Smith watched her for a few minutes while he swung the boat's head for the gray mist ahead where he knew lay the iceberg. He thought the face pretty, the figure well rounded and perfectly shaped. He felt sorry he had used such harshness in making her behave in the boat. But there was no time for silly sentiment. That boat must be manned properly and kept afloat, and the slapping of a girl was nothing at all. She might start a sudden movement and endanger the lives of all. Absolute trimming of the craft was the only way she could be safe to carry the immense load. The men rowed slowly and apparently without object. Smith headed the boat for the ice.
A long wall of peculiar pale blueness suddenly burst from the haze close to them. It was the iceberg. He swung the boat so that she would not strike it, and followed along the ragged side.
The two young women gazed up at the pale blueness caused by the fresh water in the ice. It was a beautiful sight. The pinnacles were sharp as needles, and they pierced the mist in white points, tapering down to the white-and-blue sheen at the base, where the ocean roared and surged in a deep-toned murmur. Great pieces broke from the mass while they gazed. Smith steered out and sheered the boat's head away from the dangerous wall. It was grand but deadly. A large block lay right ahead.

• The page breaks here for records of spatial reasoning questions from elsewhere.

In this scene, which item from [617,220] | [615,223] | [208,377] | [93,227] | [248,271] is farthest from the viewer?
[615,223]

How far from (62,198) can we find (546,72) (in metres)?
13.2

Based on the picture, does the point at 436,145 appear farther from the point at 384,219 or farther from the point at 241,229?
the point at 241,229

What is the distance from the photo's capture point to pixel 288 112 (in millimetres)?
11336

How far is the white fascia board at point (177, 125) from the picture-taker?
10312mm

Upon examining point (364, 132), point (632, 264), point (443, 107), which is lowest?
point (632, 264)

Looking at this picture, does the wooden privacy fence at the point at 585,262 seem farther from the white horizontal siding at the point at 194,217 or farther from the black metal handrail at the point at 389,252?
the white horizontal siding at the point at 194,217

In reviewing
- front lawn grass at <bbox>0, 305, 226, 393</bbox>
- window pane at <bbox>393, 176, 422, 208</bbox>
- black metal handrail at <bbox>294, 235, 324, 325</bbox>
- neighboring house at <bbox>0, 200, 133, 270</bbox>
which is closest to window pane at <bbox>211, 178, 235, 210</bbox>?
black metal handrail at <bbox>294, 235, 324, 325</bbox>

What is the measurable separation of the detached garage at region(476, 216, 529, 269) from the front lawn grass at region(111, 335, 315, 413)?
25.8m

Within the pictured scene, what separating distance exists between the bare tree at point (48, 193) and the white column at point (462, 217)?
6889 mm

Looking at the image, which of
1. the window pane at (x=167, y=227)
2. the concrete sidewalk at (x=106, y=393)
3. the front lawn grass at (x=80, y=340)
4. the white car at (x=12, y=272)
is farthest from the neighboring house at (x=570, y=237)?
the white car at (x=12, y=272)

"Ease starboard," he said.
The craft swung clear. The mist from the cold ocean thinned a little. Right ahead was a flat plateau, a raised field of ice joining the berg. It sloped down suddenly to the sea, and the swell broke upon it as upon a rocky shore. A long, flat floe stretched away from the higher part. It was a field of at least a half mile in length. The huge berg reached a full half mile further. The whole was evidently broken from some giant glacier in the Arctic.

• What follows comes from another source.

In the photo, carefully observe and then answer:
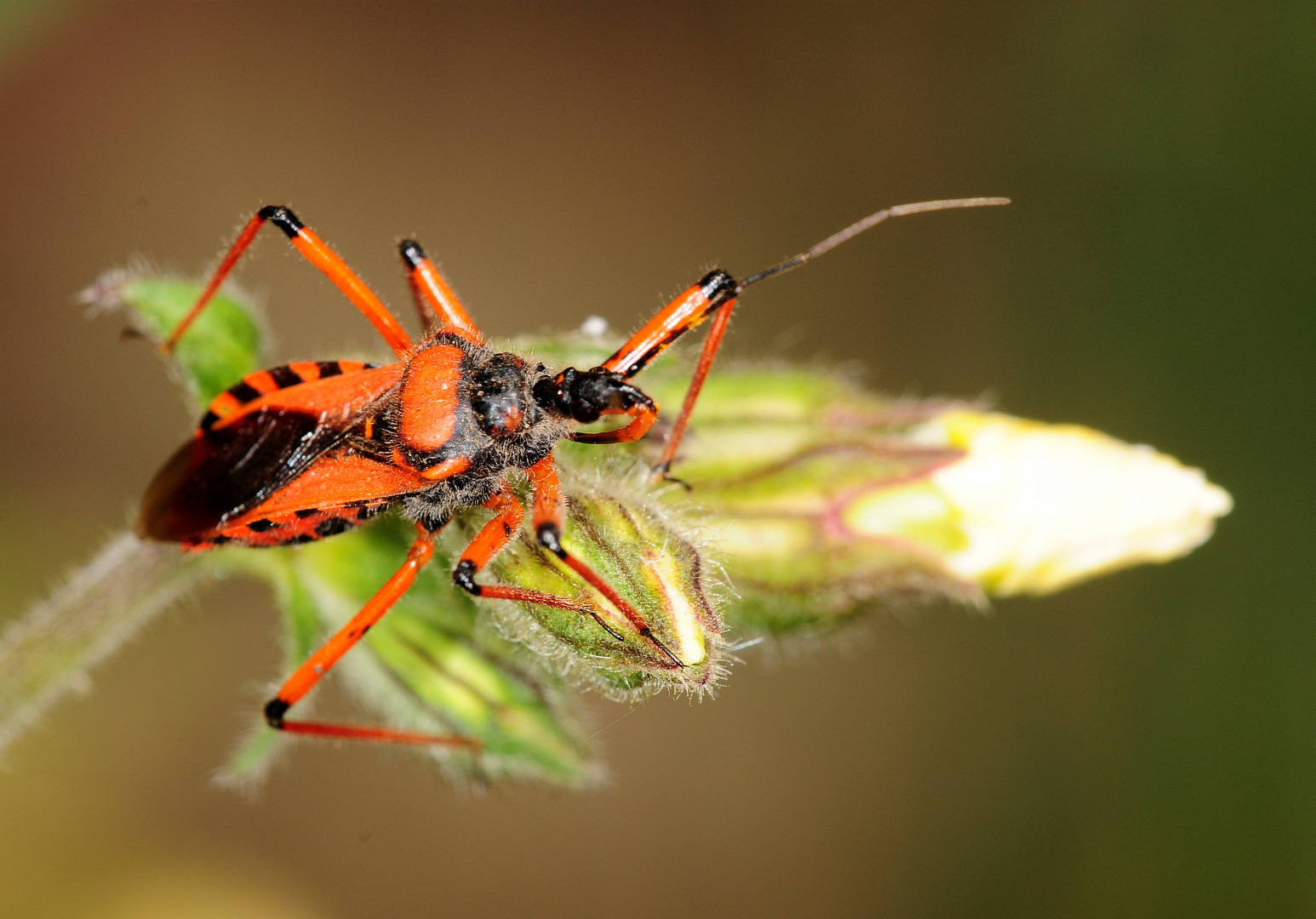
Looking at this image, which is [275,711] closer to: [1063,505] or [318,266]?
[318,266]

Smith debated his chances within himself. He scorned to ask his men, for he had seen much ice before in his seagoing. To remain near the berg was to miss a ship possibly; but to row far off was to miss fresh water. He had come away without either food or water, owing to the furious panic. He knew very well that, within a few hours at most, the famished folk in his boat would rave for a drink. They must have water, at least, even if they must do without food.